The distress of Internet users at spam has increased in recent months and growing numbers of Internet users are becoming disillusioned with email, despite the first national anti-spam legislation which went into effect on January 1.
A new survey by the Pew Internet & American Life Project between February 3 and March 1, 2004 shows the following: 29% of email users say they have reduced their overall use of email because of spam. That figure is an increase from last June, when we found that 25% of emailers were reporting a reduction in their email use. 63% of email users said that the influx of spam made them less trusting of email in general. That figure is higher than the 52% of email users who reported declining trust in email in June. 77% of emailers said the flood of spam made the act of being online unpleasant and annoying. That is an increase from the 70% of those who said in June that spam was making online experiences unpleasant and annoying. And, 42% of email users said they were aware that Congress and the Administration had approved anti-spam legislation and that it had gone into effect at the beginning of the year.

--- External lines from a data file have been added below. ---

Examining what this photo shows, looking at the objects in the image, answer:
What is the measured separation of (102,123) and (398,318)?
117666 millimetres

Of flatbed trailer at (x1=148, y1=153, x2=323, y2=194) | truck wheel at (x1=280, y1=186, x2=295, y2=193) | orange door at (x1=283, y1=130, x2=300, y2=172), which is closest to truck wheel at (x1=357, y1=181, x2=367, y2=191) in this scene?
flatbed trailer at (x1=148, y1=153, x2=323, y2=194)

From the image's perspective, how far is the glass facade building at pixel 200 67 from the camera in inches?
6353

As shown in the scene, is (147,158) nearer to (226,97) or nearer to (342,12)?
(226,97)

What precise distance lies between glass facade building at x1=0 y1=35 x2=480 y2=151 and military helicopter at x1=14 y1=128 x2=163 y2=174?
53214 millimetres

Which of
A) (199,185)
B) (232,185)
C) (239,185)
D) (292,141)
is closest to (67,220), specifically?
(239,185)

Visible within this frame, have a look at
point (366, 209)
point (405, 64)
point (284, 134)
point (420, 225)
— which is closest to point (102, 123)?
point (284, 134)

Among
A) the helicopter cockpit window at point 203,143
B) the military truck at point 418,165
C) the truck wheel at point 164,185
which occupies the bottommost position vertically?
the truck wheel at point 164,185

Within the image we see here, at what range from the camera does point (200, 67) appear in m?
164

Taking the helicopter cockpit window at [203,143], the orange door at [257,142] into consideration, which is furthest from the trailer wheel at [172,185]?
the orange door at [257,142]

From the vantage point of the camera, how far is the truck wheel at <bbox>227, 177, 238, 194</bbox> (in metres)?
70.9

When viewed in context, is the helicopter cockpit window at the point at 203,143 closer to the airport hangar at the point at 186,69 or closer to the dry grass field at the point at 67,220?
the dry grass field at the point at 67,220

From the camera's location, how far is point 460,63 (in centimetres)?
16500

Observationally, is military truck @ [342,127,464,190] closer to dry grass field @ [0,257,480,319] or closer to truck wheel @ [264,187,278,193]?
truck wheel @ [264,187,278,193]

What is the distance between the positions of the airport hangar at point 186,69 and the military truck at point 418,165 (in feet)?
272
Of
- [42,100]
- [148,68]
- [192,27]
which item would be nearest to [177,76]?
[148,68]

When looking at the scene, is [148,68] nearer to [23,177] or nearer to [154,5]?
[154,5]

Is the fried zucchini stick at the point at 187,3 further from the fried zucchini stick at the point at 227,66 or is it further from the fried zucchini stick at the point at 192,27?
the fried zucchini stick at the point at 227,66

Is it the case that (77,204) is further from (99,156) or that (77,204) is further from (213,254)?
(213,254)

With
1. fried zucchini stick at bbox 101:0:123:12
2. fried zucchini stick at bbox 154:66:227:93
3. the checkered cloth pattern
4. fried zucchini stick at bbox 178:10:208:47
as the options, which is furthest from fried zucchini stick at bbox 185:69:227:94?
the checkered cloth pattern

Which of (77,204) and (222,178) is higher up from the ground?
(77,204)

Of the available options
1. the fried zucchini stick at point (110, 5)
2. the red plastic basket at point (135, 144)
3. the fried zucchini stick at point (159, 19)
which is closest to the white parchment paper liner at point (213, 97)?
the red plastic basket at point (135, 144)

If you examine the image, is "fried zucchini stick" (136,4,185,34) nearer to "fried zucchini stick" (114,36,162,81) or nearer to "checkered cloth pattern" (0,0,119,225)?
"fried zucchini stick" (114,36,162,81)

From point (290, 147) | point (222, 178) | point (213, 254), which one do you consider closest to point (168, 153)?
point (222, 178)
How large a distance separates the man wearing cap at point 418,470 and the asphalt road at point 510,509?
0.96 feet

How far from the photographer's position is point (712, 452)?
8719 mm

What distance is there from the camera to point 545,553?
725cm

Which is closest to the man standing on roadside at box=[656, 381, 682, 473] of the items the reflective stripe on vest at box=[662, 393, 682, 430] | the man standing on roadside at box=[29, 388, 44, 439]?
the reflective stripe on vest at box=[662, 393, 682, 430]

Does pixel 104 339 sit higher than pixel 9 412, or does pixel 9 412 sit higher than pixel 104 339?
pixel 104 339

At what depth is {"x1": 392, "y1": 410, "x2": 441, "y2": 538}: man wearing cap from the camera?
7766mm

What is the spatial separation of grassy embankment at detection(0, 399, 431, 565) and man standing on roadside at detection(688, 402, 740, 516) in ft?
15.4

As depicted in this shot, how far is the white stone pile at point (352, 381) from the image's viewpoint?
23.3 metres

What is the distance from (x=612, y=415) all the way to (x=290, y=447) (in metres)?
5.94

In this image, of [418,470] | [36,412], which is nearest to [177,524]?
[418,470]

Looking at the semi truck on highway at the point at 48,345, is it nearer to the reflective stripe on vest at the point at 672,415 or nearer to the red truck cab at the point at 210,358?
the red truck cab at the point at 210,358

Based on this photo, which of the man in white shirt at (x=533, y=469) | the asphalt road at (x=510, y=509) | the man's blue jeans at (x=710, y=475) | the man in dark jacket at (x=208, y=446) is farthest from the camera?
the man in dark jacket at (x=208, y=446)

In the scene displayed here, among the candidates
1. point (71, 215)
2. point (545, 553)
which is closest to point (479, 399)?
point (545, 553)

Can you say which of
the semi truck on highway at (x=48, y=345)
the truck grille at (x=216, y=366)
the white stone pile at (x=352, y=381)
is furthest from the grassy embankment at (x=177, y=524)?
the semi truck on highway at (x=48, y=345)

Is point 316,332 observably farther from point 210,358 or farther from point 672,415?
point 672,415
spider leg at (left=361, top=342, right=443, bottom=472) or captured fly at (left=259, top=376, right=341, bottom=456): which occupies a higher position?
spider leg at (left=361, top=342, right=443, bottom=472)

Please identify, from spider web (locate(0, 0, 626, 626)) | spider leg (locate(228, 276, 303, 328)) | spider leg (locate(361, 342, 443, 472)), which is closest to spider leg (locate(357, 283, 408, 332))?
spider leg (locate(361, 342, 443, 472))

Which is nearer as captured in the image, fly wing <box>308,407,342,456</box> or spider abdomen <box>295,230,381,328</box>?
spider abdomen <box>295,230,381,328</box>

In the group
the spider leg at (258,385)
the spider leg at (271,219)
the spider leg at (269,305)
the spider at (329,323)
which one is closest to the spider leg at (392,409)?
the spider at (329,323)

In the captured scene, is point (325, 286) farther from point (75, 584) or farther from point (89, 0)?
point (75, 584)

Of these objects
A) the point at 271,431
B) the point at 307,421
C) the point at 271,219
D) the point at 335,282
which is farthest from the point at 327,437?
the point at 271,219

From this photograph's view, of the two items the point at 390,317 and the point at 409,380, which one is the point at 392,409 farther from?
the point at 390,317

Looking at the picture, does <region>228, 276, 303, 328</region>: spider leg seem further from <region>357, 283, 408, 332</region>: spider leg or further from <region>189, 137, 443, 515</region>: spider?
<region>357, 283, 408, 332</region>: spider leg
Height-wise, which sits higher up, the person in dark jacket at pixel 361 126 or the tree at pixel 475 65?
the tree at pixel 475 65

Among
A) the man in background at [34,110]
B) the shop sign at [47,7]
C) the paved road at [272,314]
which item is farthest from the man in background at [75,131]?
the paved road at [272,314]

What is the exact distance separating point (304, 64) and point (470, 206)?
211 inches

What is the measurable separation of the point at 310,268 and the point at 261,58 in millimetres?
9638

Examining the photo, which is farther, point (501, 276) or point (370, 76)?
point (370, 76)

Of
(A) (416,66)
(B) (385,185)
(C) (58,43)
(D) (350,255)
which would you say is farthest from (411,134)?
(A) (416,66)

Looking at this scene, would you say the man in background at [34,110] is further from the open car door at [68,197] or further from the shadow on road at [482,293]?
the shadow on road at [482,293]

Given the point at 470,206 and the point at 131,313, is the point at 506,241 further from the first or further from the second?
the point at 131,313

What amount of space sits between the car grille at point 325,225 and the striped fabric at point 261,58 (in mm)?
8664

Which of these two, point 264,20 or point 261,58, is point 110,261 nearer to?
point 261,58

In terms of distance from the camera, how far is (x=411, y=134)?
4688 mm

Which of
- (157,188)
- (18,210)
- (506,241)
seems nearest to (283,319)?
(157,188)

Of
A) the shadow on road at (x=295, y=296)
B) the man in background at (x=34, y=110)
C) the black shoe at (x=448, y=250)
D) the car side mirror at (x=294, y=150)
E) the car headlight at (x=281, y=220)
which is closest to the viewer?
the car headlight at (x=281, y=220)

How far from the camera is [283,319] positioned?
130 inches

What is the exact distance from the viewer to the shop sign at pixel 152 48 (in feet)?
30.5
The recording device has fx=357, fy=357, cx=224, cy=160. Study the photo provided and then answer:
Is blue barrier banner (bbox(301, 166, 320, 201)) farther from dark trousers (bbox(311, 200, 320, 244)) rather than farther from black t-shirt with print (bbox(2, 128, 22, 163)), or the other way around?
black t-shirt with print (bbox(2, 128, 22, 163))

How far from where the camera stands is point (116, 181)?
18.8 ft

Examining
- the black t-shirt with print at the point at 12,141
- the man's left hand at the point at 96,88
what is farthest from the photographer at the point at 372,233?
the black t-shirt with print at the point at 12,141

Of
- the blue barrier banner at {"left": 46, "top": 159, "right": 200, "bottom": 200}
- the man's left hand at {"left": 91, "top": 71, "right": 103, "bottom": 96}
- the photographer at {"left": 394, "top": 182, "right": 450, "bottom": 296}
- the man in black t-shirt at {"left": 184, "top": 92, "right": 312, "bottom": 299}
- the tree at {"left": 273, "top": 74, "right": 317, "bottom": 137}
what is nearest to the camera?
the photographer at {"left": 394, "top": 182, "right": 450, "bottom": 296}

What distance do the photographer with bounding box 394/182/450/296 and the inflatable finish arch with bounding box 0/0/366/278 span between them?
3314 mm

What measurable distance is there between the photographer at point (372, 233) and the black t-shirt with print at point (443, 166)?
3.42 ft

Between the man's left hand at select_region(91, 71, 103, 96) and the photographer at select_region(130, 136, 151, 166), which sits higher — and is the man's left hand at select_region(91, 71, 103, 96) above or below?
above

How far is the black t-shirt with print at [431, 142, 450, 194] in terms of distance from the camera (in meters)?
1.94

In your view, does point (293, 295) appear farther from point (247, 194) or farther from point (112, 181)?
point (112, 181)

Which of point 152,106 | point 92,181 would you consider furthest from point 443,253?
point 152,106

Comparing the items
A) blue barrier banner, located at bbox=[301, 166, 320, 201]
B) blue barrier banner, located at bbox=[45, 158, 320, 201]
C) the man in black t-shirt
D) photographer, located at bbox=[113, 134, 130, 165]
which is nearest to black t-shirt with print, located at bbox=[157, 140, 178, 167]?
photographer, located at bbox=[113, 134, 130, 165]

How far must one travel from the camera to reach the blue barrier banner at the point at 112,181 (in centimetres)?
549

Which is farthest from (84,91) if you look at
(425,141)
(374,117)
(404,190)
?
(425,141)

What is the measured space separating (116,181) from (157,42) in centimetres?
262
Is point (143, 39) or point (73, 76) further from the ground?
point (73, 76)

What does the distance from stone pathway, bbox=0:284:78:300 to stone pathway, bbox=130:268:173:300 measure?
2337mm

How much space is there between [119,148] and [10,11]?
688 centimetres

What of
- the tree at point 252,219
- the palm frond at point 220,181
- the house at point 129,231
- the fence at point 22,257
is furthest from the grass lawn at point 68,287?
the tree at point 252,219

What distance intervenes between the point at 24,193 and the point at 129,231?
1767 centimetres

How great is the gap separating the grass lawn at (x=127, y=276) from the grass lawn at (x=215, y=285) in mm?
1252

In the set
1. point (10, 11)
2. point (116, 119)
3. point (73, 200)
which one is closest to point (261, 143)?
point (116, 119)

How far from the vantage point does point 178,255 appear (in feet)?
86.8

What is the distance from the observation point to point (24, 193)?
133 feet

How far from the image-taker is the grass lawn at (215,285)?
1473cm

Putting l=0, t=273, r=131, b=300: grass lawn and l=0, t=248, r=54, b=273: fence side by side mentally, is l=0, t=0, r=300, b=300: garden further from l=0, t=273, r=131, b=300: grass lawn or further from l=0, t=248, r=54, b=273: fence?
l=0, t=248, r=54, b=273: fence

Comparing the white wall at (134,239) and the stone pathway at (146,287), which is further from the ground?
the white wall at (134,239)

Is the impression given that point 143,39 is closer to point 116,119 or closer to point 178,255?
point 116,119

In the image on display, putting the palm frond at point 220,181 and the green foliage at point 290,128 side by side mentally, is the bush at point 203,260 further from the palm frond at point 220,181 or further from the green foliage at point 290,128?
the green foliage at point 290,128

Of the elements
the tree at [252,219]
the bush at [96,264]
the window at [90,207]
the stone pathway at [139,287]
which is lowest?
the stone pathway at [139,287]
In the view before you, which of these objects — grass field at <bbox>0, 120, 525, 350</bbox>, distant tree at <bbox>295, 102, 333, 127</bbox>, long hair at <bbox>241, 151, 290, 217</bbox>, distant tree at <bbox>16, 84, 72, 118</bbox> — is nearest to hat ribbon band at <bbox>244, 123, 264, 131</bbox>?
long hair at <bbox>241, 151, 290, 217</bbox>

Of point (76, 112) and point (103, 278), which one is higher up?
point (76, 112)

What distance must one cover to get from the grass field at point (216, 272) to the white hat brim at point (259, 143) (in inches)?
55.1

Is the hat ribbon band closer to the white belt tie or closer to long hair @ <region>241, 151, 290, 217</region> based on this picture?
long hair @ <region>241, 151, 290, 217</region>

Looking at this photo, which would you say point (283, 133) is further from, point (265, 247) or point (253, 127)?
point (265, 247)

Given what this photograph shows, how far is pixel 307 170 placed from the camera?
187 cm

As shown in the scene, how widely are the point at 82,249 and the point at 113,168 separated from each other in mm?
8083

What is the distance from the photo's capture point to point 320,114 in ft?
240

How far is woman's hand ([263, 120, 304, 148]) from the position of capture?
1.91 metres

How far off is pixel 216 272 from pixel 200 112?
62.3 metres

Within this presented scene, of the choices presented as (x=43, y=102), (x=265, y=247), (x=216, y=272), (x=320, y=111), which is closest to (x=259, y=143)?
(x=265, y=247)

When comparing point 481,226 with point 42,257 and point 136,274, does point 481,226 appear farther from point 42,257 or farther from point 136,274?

The impact of the CAN-SPAM legislation is mixed, but not very encouraging so far. The vast majority of email users report no change in the volume of spam arriving in the in-boxes of either their personal or work-related accounts. A slightly larger percentage of email users report their volume of incoming spam has actually increased rather than decreased since January 1. At the same time, some email users say they are getting less spam both in their personal email accounts and in their work accounts.